■ **練習問題**:
**A.** Wan Vace To Video ノードの説明によると、width パラメーターのデフォルト値はいくつか。
**B.** Wan Vace To Video ノードの説明から、「Wan Vace To Video - ComfyUI」から「りの結果を得やすくなります。」までを、最後の語句も含めて一字一句そのまま書き写しなさい。

■ **文書本文**:
◇ ◇ ◇ ◇ ◇ ◇ ◇
Wan Vace To Video - ComfyUI 組み込みノードドキュメント

Wan Vace To Video ノードは、テキストプロンプトを用いた動画生成を可能にし、テキスト、画像、動画、マスク、制御信号など、複数の入力方式をサポートします。このノードは、入力条件（プロンプト）、制御動画、およびマスクを統合して高品質な動画を生成します。まず入力を前処理・エンコードし、その後、条件情報を適用して最終的な動画の潜在表現（latent representation）を生成します。
参照画像が指定された場合、その画像が動画生成の初期参照として使用されます。また、制御動画およびマスクを活用することで生成プロセスを制御し、期待通りの結果を得やすくなります。

パラメーター説明

必須パラメーター

パラメーター	型	デフォルト値	範囲	説明
positive	CONDITIONING	-	-	ポジティブプロンプト条件
negative	CONDITIONING	-	-	ネガティブプロンプト条件
vae	VAE	-	-	エンコード／デコード用の VAE モデル
width	INT	832	16–MAX_RESOLUTION	動画の幅（ステップサイズ：16）
height	INT	480	16–MAX_RESOLUTION	動画の高さ（ステップサイズ：16）
length	INT	81	1–MAX_RESOLUTION	動画のフレーム数（ステップサイズ：4）
batch_size	INT	1	1–4096	バッチサイズ
strength	FLOAT	1.0	0.0–1000.0	条件の強さ（ステップサイズ：0.01）

オプションパラメーター

パラメーター	型	説明
control_video	IMAGE	生成プロセスを制御するための制御動画
control_masks	MASK	制御対象となる領域を定義する制御マスク
reference_image	IMAGE	動画生成の開始点または参照として使用する画像（単一画像）

出力パラメーター

パラメーター	型	説明
positive	CONDITIONING	処理済みのポジティブプロンプト条件
negative	CONDITIONING	処理済みのネガティブプロンプト条件
latent	LATENT	生成された動画の潜在表現
trim_latent	INT	潜在表現をトリミングするためのパラメーター（デフォルト値：0）。参照画像が指定された場合、この値は参照画像の潜在空間における形状サイズに設定されます。これは、後続ノードが生成された潜在表現から参照画像由来のコンテンツをどれだけ削除すべきかを示すものであり、最終的な動画出力において参照画像の影響を適切に制御するために必要です。

ソースコード

[ソースコード更新日時: 2025-05-15]

class WanVaceToVideo:
    @classmethod
    def INPUT_TYPES(s):
        return {"required": {"positive": ("CONDITIONING", ),
                             "negative": ("CONDITIONING", ),
                             "vae": ("VAE", ),
                             "width": ("INT", {"default": 832, "min": 16, "max": nodes.MAX_RESOLUTION, "step": 16}),
                             "height": ("INT", {"default": 480, "min": 16, "max": nodes.MAX_RESOLUTION, "step": 16}),
                             "length": ("INT", {"default": 81, "min": 1, "max": nodes.MAX_RESOLUTION, "step": 4}),
                             "batch_size": ("INT", {"default": 1, "min": 1, "max": 4096}),
                             "strength": ("FLOAT", {"default": 1.0, "min": 0.0, "max": 1000.0, "step": 0.01}),
                },
                "optional": {"control_video": ("IMAGE", ),
                             "control_masks": ("MASK", ),
                             "reference_image": ("IMAGE", ),
                }}

    RETURN_TYPES = ("CONDITIONING", "CONDITIONING", "LATENT", "INT")
    RETURN_NAMES = ("positive", "negative", "latent", "trim_latent")
    FUNCTION = "encode"
◇ ◇ ◇ ◇ ◇ ◇ ◇
■ **提供資料**:
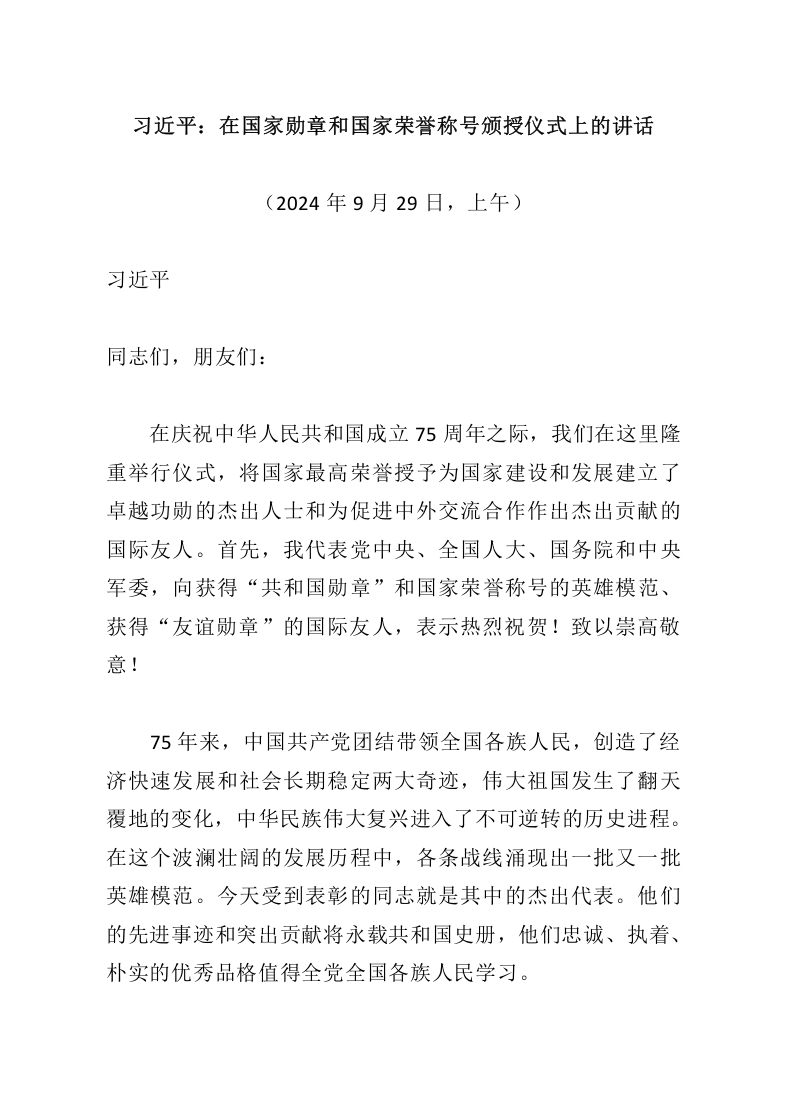 习近平：在国家勋章和国家荣誉称号颁授仪式上的讲话

（2024 年 9 月 29 日，上午）

习近平

同志们，朋友们：

在庆祝中华人民共和国成立 75 周年之际，我们在这里隆重举行仪式，将国家最高荣誉授予为国家建设和发展建立了卓越功勋的杰出人士和为促进中外交流合作作出杰出贡献的国际友人。首先，我代表党中央、全国人大、国务院和中央军委，向获得“共和国勋章”和国家荣誉称号的英雄模范、获得“友谊勋章”的国际友人，表示热烈祝贺！致以崇高敬意！

75 年来，中国共产党团结带领全国各族人民，创造了经济快速发展和社会长期稳定两大奇迹，伟大祖国发生了翻天覆地的变化，中华民族伟大复兴进入了不可逆转的历史进程。在这个波澜壮阔的发展历程中，各条战线涌现出一批又一批英雄模范。今天受到表彰的同志就是其中的杰出代表。他们的先进事迹和突出贡献将永载共和国史册，他们忠诚、执着、朴实的优秀品格值得全党全国各族人民学习。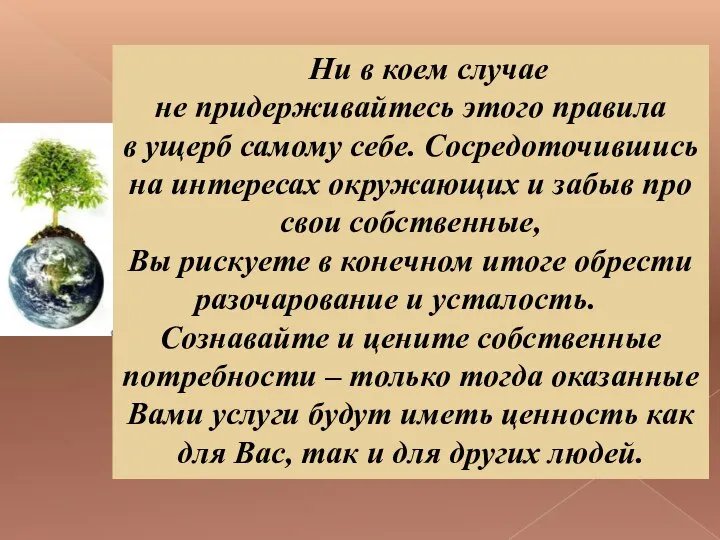 Ни в коем случае не придерживайтесь этого правила в ущерб самому себе. Сосредоточившись на интересах окружающих и забыв про свои собственные,
Вы рискуете в конечном итоге обрести разочарование и усталость.
Сознавайте и цените собственные потребности – только тогда оказанные Вами услуги будут иметь ценность как для Вас, так и для других людей.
◇ ◇ ◇ ◇ ◇ ◇ ◇
■ **解答一覧**:
**A.** 832

**B.**
Wan Vace To Video - ComfyUI 組み込みノードドキュメント

Wan Vace To Video ノードは、テキストプロンプトを用いた動画生成を可能にし、テキスト、画像、動画、マスク、制御信号など、複数の入力方式をサポートします。このノードは、入力条件（プロンプト）、制御動画、およびマスクを統合して高品質な動画を生成します。まず入力を前処理・エンコードし、その後、条件情報を適用して最終的な動画の潜在表現（latent representation）を生成します。
参照画像が指定された場合、その画像が動画生成の初期参照として使用されます。また、制御動画およびマスクを活用することで生成プロセスを制御し、期待通りの結果を得やすくなります。